In defense of the incisional biopsy in veterinary oncology cases

September 8, 2019

Knowledge of tumor type and grade leads to the smartest therapeutic options and most accurate prognosis. The challenge is to communicate the value to clients.

After 15 years in practice, it is my distinct impression that convincing a pet owner to perform an incisional biopsy of a tumor is about the toughest sell in all of veterinary medicine. (OK, OK, maybe the notion of “strict cage rest” for orthopedic injuries is tougher, but still.) After all, it's difficult enough to convince owners to pay for histopathology at all after a tumor has been removed. Why on earth would they consider paying for it twice?
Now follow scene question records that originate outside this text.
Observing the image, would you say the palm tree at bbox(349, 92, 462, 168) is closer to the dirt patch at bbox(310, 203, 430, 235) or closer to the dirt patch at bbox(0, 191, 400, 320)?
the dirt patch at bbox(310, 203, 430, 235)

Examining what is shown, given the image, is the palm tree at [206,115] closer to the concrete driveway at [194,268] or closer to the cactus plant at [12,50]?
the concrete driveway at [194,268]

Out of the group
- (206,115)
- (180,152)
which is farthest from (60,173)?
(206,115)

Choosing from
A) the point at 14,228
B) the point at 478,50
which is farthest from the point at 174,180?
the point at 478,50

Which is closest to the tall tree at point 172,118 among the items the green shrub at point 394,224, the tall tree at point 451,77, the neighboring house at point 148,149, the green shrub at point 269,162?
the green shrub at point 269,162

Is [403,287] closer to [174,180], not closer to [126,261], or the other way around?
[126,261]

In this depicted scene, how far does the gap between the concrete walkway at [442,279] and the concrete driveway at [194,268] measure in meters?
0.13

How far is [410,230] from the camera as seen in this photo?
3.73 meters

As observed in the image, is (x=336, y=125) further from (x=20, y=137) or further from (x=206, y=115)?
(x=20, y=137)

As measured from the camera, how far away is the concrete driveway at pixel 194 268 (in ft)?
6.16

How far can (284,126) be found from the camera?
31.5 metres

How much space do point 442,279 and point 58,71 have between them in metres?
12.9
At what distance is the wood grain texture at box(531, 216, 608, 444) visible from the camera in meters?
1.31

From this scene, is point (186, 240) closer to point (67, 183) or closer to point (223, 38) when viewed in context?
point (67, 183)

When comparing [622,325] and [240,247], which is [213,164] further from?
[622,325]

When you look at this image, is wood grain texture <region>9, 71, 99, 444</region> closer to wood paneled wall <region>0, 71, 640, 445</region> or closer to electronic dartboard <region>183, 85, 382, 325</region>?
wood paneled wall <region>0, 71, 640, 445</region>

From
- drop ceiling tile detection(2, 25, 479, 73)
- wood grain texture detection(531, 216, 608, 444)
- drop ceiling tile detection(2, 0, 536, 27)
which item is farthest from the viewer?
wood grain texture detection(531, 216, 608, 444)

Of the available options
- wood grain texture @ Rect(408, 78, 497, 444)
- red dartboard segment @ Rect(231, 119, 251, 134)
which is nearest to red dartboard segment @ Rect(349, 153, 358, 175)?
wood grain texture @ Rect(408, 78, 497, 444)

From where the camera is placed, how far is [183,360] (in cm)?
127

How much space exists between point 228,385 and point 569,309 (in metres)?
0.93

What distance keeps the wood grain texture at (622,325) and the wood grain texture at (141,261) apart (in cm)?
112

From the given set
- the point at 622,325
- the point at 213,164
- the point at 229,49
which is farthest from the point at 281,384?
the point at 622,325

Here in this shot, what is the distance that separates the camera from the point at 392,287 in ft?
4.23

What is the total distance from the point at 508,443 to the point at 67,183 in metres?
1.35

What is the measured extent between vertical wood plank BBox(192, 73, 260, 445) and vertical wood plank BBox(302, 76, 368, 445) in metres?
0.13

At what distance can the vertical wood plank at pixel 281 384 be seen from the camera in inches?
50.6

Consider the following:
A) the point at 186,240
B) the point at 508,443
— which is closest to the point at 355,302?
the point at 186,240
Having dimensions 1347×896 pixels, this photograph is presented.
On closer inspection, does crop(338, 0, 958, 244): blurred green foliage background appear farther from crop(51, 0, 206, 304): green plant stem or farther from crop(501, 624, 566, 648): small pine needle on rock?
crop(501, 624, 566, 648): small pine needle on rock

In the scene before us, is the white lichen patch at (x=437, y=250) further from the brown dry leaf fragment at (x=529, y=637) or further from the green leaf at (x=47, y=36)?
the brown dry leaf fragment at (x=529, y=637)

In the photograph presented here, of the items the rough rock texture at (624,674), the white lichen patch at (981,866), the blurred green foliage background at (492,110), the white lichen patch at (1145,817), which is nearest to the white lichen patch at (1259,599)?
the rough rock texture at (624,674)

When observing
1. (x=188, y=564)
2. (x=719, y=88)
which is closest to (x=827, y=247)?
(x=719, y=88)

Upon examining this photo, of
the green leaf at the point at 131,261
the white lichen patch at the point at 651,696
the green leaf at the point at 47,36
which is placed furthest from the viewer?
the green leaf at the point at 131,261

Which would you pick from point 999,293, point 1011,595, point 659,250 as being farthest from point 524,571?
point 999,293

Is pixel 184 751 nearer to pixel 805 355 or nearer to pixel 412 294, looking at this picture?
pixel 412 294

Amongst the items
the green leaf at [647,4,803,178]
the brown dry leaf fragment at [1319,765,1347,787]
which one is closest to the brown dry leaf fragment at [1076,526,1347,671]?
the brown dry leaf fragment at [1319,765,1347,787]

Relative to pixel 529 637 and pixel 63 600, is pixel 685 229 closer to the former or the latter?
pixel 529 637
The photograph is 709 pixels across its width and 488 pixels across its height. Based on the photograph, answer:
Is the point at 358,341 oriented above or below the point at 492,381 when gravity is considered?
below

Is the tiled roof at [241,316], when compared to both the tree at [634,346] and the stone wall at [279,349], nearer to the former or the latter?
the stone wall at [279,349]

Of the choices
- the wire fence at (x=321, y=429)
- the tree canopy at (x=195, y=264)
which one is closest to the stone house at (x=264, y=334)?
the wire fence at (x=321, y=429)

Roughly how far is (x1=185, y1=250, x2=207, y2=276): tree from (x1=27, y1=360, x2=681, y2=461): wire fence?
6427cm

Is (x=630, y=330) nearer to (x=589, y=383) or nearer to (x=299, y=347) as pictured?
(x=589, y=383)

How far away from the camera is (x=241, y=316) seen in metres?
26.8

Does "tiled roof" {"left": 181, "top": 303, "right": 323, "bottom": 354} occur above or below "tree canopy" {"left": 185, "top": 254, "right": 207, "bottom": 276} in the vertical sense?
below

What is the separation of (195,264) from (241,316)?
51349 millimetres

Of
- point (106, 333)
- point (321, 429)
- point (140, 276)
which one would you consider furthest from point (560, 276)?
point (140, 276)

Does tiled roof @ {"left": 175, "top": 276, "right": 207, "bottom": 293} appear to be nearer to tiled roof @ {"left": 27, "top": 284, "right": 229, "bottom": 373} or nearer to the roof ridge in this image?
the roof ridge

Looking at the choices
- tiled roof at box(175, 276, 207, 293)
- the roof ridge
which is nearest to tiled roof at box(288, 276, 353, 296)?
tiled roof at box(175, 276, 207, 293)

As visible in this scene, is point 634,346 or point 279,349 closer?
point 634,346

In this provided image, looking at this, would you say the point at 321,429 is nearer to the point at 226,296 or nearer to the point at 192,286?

I think this point of view is a shame, because there are of a number of medically sound reasons for performing an incisional biopsy. All of these have been reviewed in textbooks or the veterinary literature and are likely well-known to most practicing veterinarians. Stuffy recommendations from medical textbooks, however, are unlikely to resonate with pet owners, so here I will speak plainly to the most important reason for performing an incisional biopsy. Namely, the incisional biopsy serves to manage the pet owner's expectation of the benefit that can be derived from attempts at definitive treatment for a cancer.

What cutting can (and can't) do

Managing client expectations is of critical importance when treating pets with cancer. This is because owners rarely understand what cancer treatments can and cannot do. I find this to be especially true where surgery is concerned. I have (unintentionally) brought many a pet owner to tears while describing what curative-intent cancer surgery actually entails. Their hopes of a quick, tidy snip-snip-stitch-stitch procedure to fix their pet's tumor quickly vanish when the discussion turns to the inconvenient details of fascial planes and surgical margins.

I do not say this callously-it brings me no more joy to make someone cry than it does any other conscientious practitioner. But I do take satisfaction from these moments in knowing that I have helped someone see the truth about their pet's cancer. And the truth is this: Attempting to surgically remove a tumor is sometimes a very bad idea.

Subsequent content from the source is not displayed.